### Source extract

=== Section Start ===

Sustainment brigade of the United States Army

The 16th Sustainment Brigade is a sustainment brigade of the United States Army based at Smith Barracks in Baumholder, Germany. It is a subordinate unit of the 21st Theater Sustainment Command of the Seventh Army.

Activated in the summer of 2007, the brigade traces its lineage to the 7th and 16th Corps Support Groups which combined to form it. As the only sustainment brigade active in US Army Europe, the brigade provides sustainment for all of the forces of US Army's commands for Europe and Africa. It saw two deployments to Iraq in support of Operation Iraqi Freedom as the 16th Corps Support Group. It deployed to Iraq for its first tour as a Sustainment brigade from July 2008 to October 2009.

== Organization ==
The headquarters of the 16th Sustainment Brigade is located in Baumholder and the brigade is subordinate to 21st Theater Sustainment Command, which in turn is subordinate to the United States Army Europe and Africa.

=== Section End ===

### Exercise instructions
1. In the text on the 16th Sustainment Brigade, which two units combined to form the brigade?
2. Pick up the text on the 16th Sustainment Brigade from the point where it stops, and continue its "Organization" section in the same style.

### Dataset records
=== Section Start ===

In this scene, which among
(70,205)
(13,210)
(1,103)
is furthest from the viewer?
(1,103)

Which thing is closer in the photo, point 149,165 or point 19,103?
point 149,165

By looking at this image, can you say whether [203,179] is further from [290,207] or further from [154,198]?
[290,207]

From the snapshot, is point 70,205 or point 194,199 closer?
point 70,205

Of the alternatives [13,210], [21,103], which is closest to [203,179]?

=== Section End ===
=== Section Start ===

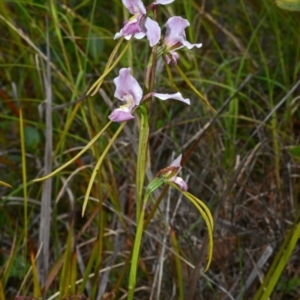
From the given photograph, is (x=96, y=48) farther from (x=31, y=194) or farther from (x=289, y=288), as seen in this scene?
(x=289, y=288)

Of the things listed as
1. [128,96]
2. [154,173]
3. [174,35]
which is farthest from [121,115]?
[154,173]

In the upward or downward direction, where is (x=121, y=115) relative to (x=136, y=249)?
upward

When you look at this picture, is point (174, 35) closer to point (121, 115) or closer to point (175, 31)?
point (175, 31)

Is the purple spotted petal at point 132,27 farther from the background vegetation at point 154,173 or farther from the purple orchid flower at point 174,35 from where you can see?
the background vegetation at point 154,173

=== Section End ===

### Task-by-task outputs
1. The 7th and 16th Corps Support Groups.

2.
As of January 2026 brigade consists of the following units:

- 16th Sustainment Brigade, in Baumholder (Germany)
  - 16th Special Troops Battalion, in Baumholder (Germany)
    - Headquarters and Headquarters Company, 16th Special Troops Battalion, in Baumholder (Germany)
    - 5th Quartermaster Company (Theater Aerial Delivery) (Airborne), in Kaiserslautern (Germany)
    - 504th Signal Company, in Baumholder (Germany)
    - 569th Human Resources Company, in Baumholder (Germany)
  - 18th Combat Sustainment Support Battalion, in Grafenwöhr (Germany)
    - Headquarters and Headquarters Company, 18th Combat Sustainment Support Battalion, in Grafenwöhr (Germany)
    - 23rd Ordnance Company (Ammo) (Modular), in Grafenwöhr (Germany)
    - 51st Transportation Medium Truck Company (PLS) (EAB Tactical), in Grafenwöhr (Germany)
    - 63rd Transportation Medium Truck Company (POL, 5K GAL), in Grafenwöhr (Germany)
    - 166th Maintenance Team, in Grafenwöhr (Germany)
    - 221st Quartermaster Company (Field Feeding), in Ansbach (Germany)
    - 493rd Quartermaster Company (Petroleum Support), in Grafenwöhr (Germany)
    - 515th Transportation Medium Truck Company (POL, 5K GAL), in Baumholder (Germany)
  - 39th Transportation Battalion (Movement Control), in Kaiserslautern (Germany)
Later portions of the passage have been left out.